Created on Thursday, 28 February 2008 06:44
Last Updated on Thursday, 28 February 2008 06:44
To The Editor:
Two years ago my family was issued a nine-lot subdivision permit on our property. We were forced to challenge the permit because of two provisions required in the permit.
The first requirement was that our current driveway entrance on Route 100 be substantially changed even though this entrance was not the entrance to the subdivision and had nothing to do with the subdivision at all.
The second requirement was that we were required to provide two rights of way to the nine-lot subdivision to the north of our property and we or the subsequent landowners would be required to build and maintain these rights of way at our expense, not the town's.

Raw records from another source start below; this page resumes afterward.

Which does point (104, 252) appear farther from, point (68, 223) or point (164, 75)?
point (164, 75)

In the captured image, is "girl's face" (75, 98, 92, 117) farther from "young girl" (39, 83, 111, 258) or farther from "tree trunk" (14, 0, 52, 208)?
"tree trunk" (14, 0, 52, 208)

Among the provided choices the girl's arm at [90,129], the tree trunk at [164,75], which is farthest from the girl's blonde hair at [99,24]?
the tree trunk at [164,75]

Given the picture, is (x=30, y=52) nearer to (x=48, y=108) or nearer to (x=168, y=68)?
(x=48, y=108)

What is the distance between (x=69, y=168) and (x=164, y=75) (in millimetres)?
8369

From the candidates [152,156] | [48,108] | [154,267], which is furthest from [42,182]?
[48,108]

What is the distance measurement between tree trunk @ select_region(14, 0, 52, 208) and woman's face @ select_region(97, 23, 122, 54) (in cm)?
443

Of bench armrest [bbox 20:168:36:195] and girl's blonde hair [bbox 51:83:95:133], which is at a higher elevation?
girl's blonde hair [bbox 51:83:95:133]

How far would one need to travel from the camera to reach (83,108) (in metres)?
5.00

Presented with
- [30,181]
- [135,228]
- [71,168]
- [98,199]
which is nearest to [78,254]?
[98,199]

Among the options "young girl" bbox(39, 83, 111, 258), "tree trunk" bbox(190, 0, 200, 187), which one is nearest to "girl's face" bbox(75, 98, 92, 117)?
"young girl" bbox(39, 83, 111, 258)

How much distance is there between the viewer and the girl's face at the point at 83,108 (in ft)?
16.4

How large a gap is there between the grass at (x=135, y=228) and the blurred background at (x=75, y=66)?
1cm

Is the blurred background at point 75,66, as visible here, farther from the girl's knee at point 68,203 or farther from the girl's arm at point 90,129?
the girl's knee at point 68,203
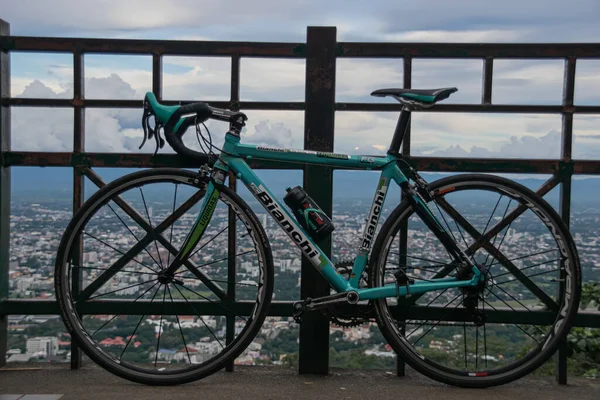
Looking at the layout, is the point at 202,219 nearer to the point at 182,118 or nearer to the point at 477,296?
the point at 182,118

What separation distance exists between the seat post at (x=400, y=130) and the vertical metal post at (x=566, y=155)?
109cm

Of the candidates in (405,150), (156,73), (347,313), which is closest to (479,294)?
(347,313)

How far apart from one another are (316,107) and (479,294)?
4.97ft

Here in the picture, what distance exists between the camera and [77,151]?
389cm

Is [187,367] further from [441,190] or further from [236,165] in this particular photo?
[441,190]

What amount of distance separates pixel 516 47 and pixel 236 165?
193cm

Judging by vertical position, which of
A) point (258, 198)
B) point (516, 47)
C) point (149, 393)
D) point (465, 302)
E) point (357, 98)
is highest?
Answer: point (516, 47)

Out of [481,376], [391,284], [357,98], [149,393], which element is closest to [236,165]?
[357,98]

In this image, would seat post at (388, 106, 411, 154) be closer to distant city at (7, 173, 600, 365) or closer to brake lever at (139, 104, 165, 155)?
distant city at (7, 173, 600, 365)

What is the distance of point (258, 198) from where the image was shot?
139 inches

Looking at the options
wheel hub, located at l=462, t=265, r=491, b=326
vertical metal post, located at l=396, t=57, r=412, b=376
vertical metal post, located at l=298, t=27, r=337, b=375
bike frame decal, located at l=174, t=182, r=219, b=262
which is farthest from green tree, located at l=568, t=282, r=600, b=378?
bike frame decal, located at l=174, t=182, r=219, b=262

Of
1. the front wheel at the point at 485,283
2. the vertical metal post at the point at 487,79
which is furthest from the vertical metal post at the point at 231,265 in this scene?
the vertical metal post at the point at 487,79

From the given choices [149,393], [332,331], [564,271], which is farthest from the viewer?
[332,331]

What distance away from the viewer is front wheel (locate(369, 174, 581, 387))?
11.8 ft
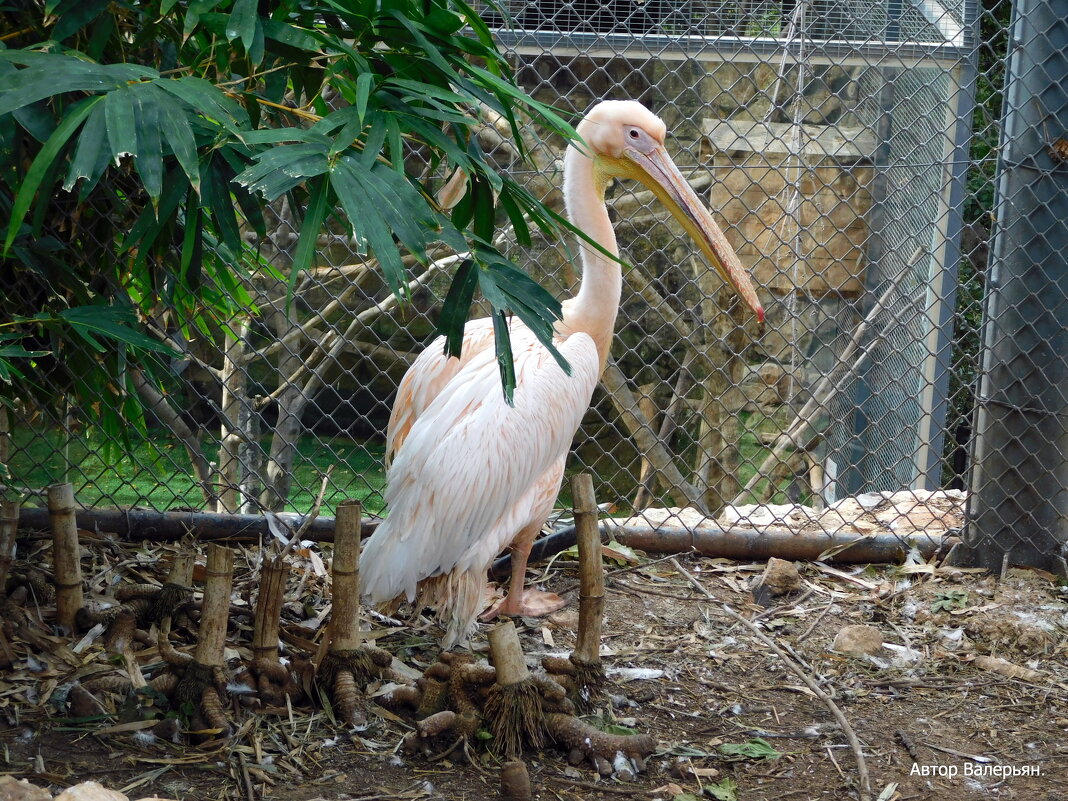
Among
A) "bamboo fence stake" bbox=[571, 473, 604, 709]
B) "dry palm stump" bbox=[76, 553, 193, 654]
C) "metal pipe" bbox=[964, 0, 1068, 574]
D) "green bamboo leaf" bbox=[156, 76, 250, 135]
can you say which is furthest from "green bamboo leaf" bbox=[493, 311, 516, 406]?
"metal pipe" bbox=[964, 0, 1068, 574]

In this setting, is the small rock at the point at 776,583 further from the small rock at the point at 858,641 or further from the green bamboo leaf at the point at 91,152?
the green bamboo leaf at the point at 91,152

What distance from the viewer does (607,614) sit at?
258 cm

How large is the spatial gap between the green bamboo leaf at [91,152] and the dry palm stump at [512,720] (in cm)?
99

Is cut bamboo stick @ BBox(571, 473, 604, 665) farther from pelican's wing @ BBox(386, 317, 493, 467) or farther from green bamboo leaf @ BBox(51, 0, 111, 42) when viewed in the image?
green bamboo leaf @ BBox(51, 0, 111, 42)

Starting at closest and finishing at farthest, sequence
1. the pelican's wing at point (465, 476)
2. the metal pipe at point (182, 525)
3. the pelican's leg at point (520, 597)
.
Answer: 1. the pelican's wing at point (465, 476)
2. the pelican's leg at point (520, 597)
3. the metal pipe at point (182, 525)

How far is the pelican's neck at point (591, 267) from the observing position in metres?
2.56

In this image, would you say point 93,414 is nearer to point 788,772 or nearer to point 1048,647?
point 788,772

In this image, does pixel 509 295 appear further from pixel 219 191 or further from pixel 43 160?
pixel 43 160

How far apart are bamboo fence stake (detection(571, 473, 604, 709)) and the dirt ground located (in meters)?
0.08

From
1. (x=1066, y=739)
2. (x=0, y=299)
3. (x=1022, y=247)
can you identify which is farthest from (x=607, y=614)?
(x=0, y=299)

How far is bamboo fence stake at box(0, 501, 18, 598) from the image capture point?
6.62 feet

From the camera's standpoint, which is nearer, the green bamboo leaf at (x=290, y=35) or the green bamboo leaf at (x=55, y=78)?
the green bamboo leaf at (x=55, y=78)

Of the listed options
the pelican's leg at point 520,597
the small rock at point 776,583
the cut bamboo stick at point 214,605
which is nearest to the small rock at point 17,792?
the cut bamboo stick at point 214,605

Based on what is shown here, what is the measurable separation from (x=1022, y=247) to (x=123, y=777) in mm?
2395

The town offered no compensation for the land required for the rights of way that no one wanted except the planning commission and the select board. One of these rights of way would destroy the water springs serving three families and the other was right through our front lawn. The town of Waitsfield spent in excess of $15,000 in legal expenses fighting for these rights of way that no one wanted except the town boards.
Landowners, when you vote on the new subdivision regulations on Town Meeting Day by Australian ballot, the regulations now read as may
require instead of shall
require rights of way. It is still up to the development review board as to that requirement. Therefore, landowners beware that conditions can still come up in the future even if the wording now reads "may" instead of "shall."